RECORD EXCERPTS »
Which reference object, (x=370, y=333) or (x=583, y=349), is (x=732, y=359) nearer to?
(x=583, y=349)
---
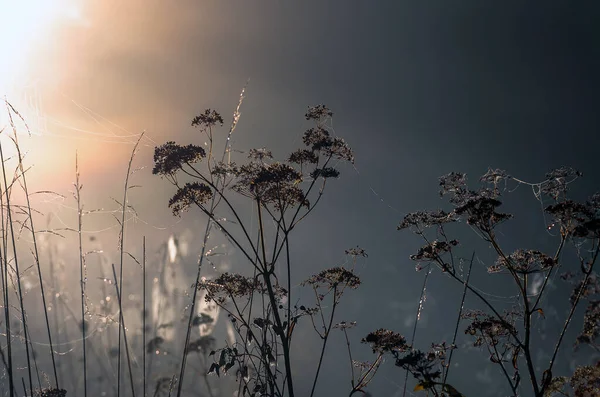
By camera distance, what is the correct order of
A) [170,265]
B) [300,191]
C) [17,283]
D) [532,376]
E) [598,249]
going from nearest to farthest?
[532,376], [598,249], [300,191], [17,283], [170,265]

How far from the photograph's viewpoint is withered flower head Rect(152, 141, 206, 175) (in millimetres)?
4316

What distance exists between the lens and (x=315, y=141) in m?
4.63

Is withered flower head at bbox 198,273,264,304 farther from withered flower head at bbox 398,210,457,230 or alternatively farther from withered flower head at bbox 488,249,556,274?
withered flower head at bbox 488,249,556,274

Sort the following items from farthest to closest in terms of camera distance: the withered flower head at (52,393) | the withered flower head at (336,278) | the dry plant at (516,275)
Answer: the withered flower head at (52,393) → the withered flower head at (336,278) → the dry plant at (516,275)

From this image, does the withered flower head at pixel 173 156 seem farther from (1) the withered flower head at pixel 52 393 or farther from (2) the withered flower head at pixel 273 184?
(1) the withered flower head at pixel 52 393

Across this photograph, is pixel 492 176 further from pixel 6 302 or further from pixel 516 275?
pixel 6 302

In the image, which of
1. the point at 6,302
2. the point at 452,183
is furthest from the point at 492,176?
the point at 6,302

EXERCISE AIM » Count the lines in the material above that contain the string "pixel". Give only the number.

SOLUTION » 4